» What to produce
Copy out all of the data word for word. Omit every picture.

Segment Start: Data listing

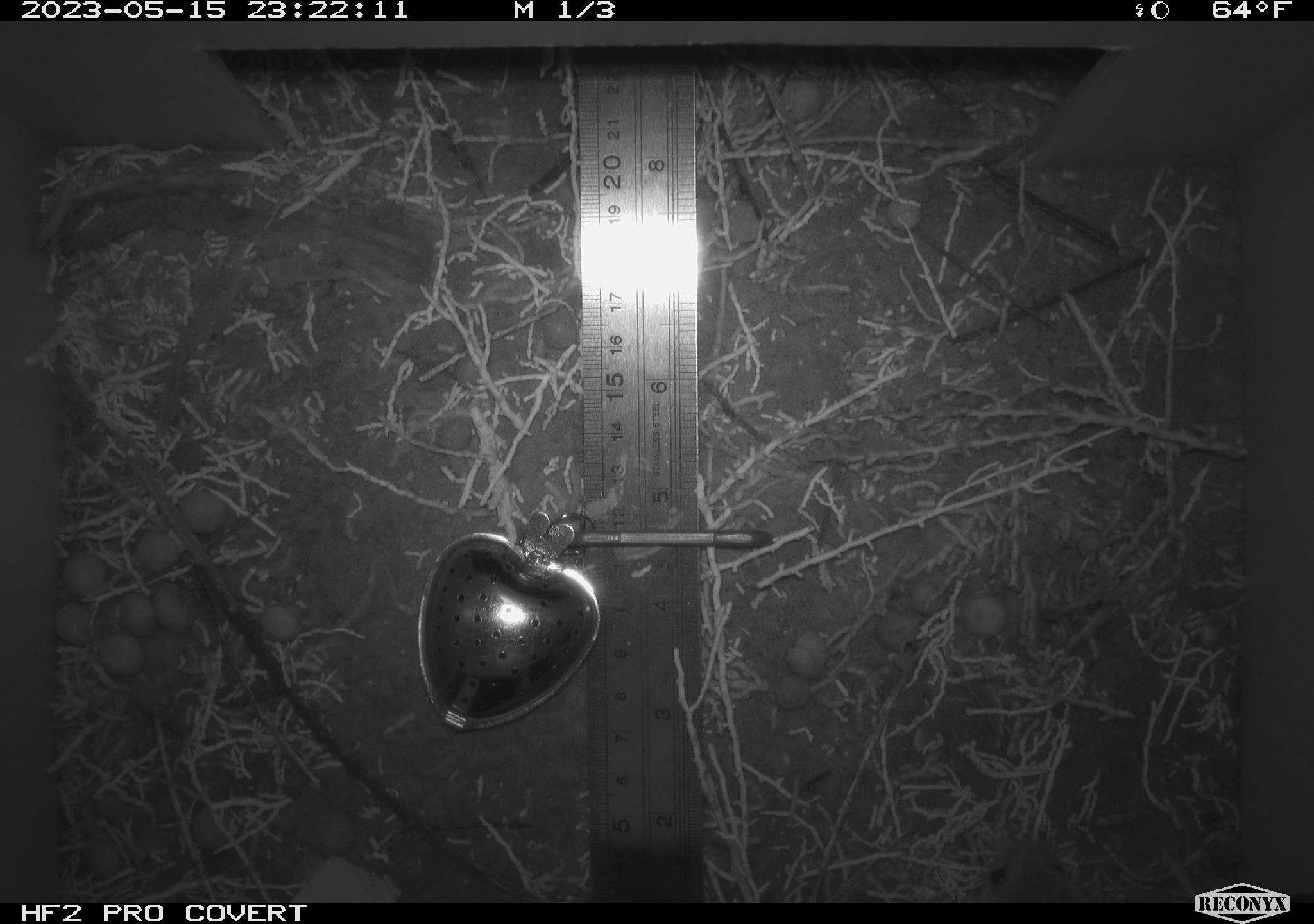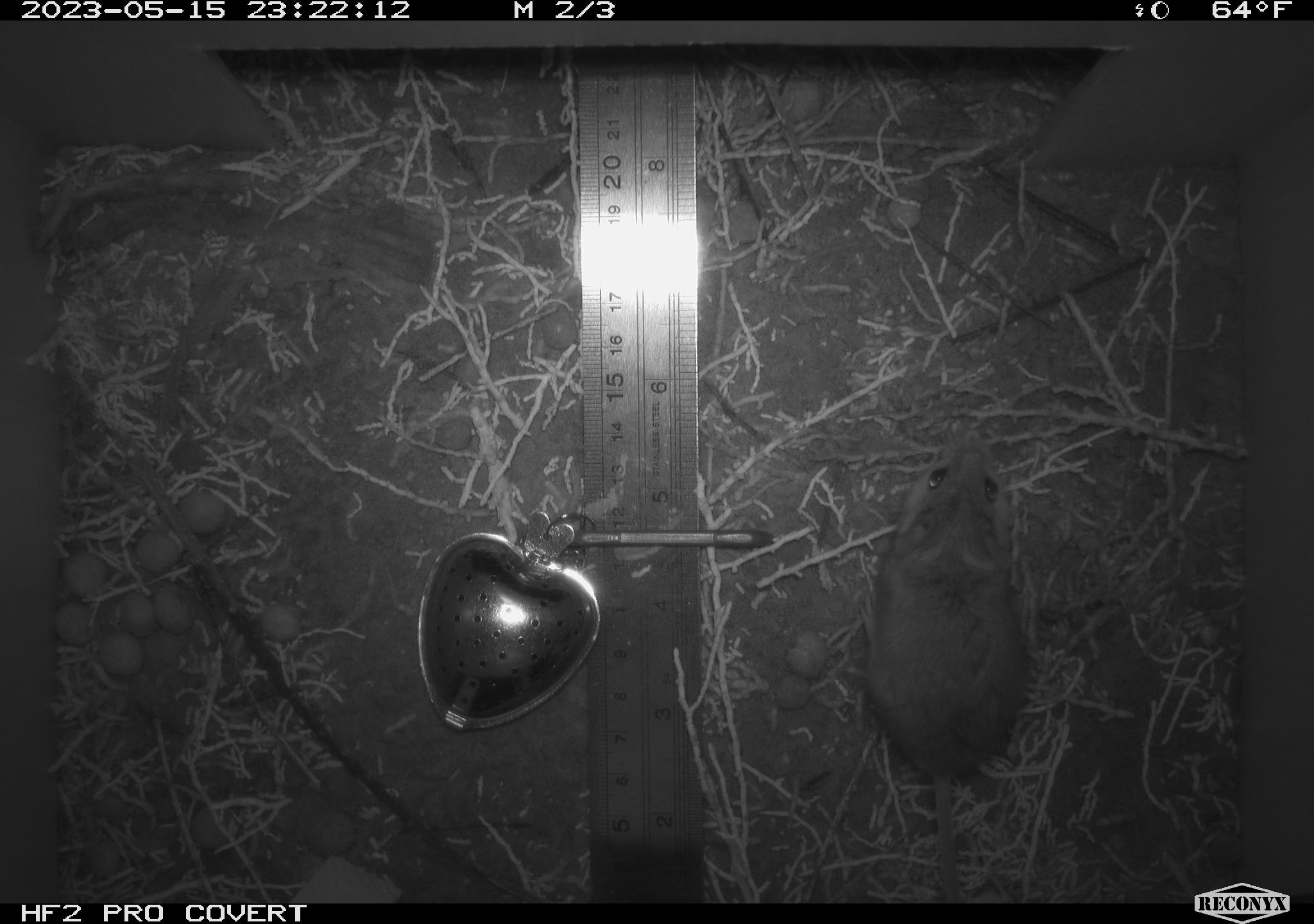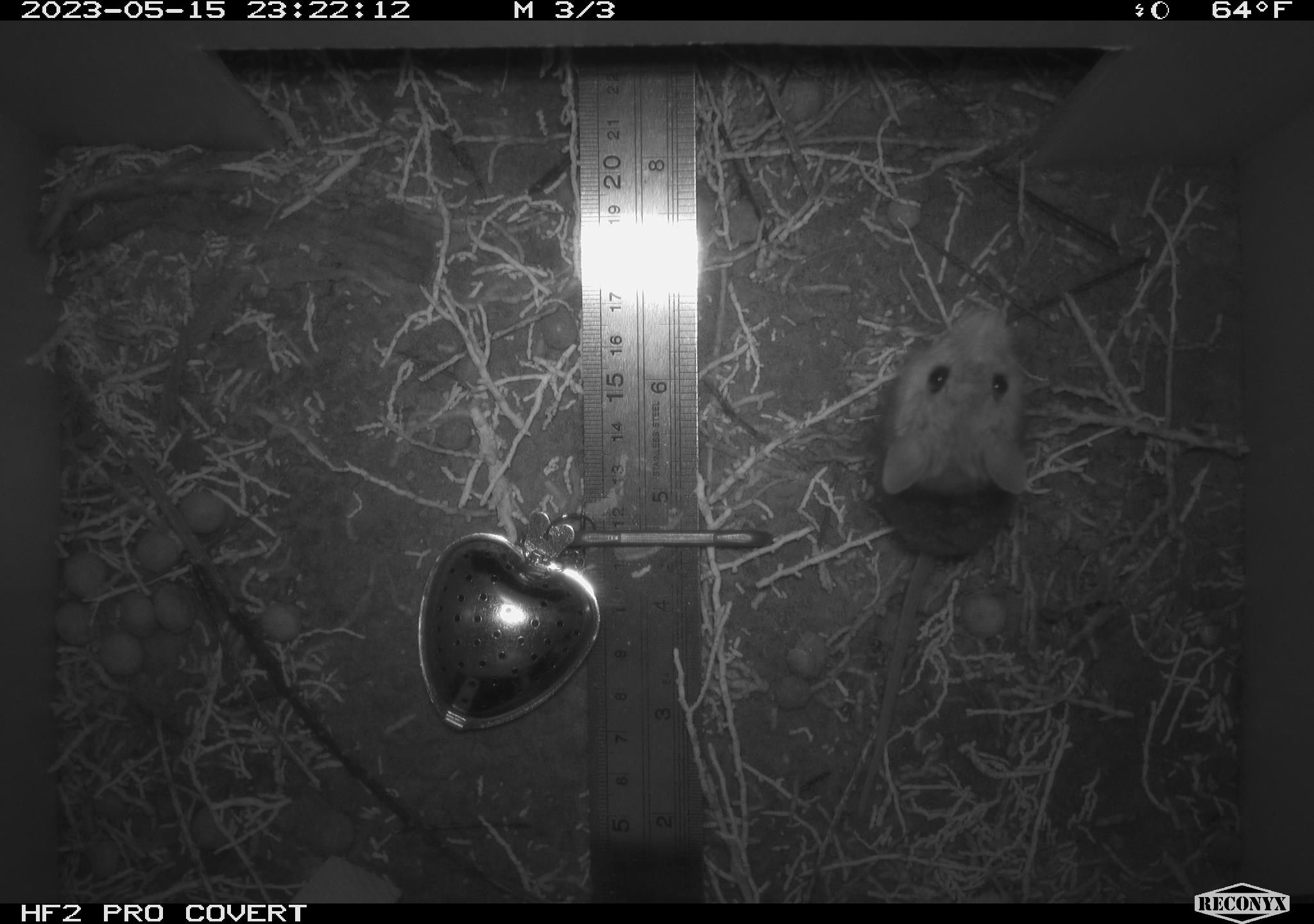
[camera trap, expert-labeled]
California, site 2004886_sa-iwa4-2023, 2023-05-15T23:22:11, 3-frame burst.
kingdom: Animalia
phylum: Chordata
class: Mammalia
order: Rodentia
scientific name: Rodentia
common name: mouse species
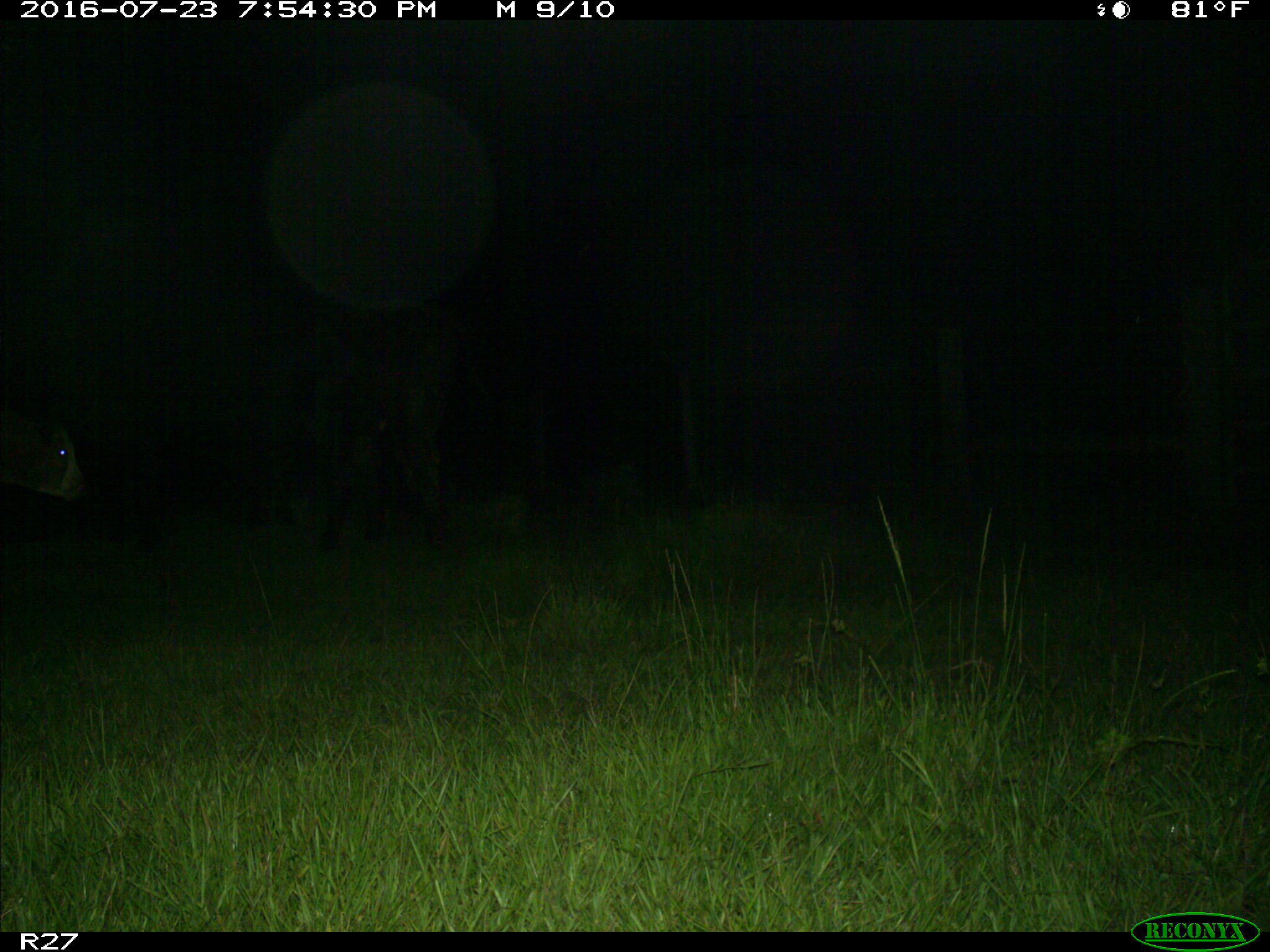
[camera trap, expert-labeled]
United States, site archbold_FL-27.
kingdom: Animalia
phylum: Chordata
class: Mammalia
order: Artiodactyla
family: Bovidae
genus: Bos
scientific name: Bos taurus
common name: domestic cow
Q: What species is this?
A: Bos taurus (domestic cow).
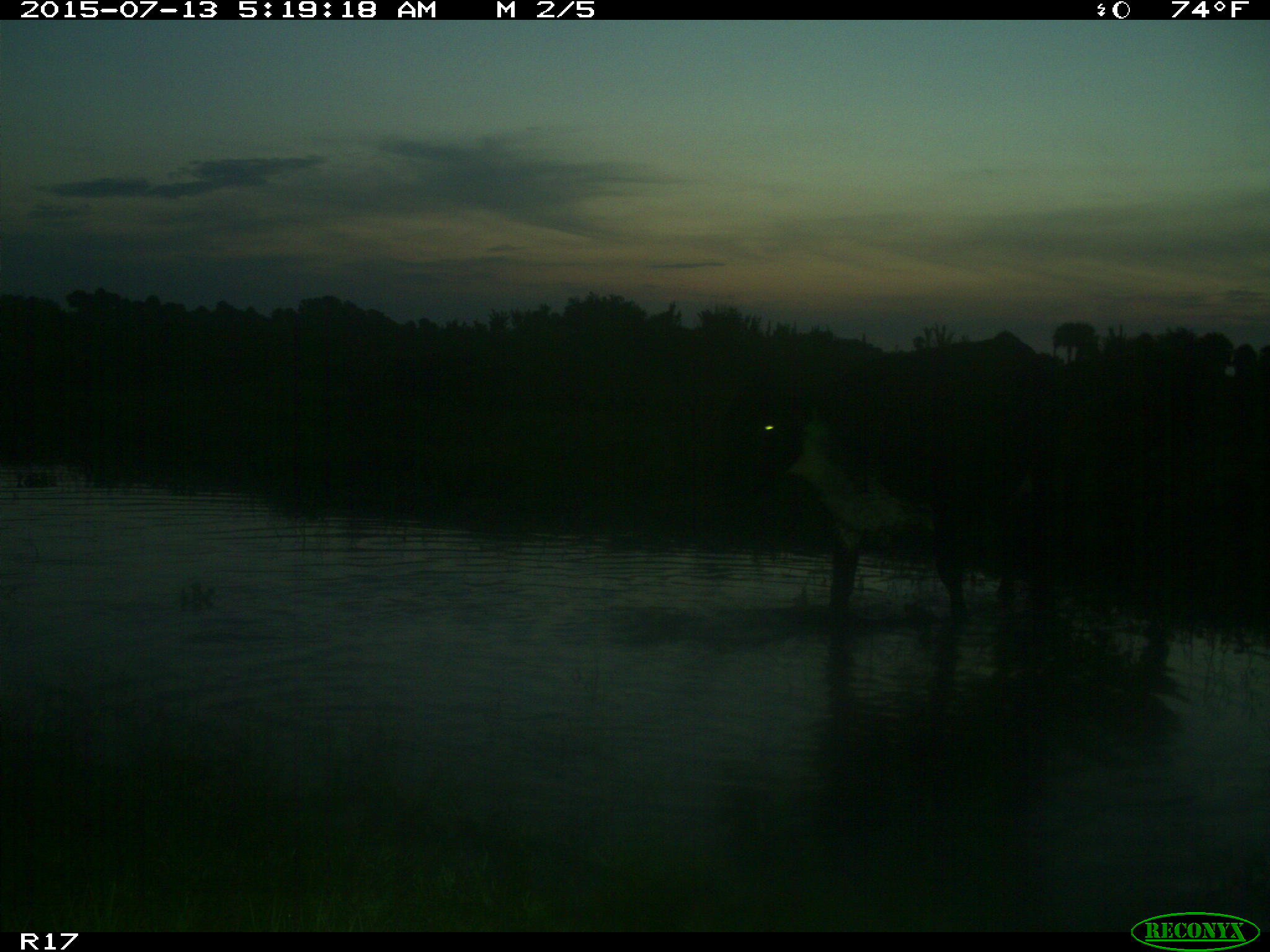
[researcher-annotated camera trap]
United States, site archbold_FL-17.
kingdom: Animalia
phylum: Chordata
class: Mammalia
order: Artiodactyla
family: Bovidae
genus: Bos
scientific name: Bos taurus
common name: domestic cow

Segment End: Data listing

» Reply
[camera trap, expert-labeled]
California, site 2004886_sa-iwa4-2023, 2023-05-15T23:22:11, 3-frame burst.
kingdom: Animalia
phylum: Chordata
class: Mammalia
order: Rodentia
scientific name: Rodentia
common name: mouse species
[camera trap, expert-labeled]
United States, site archbold_FL-27.
kingdom: Animalia
phylum: Chordata
class: Mammalia
order: Artiodactyla
family: Bovidae
genus: Bos
scientific name: Bos taurus
common name: domestic cow
Q: What species is this?
A: Bos taurus (domestic cow).
[researcher-annotated camera trap]
United States, site archbold_FL-17.
kingdom: Animalia
phylum: Chordata
class: Mammalia
order: Artiodactyla
family: Bovidae
genus: Bos
scientific name: Bos taurus
common name: domestic cow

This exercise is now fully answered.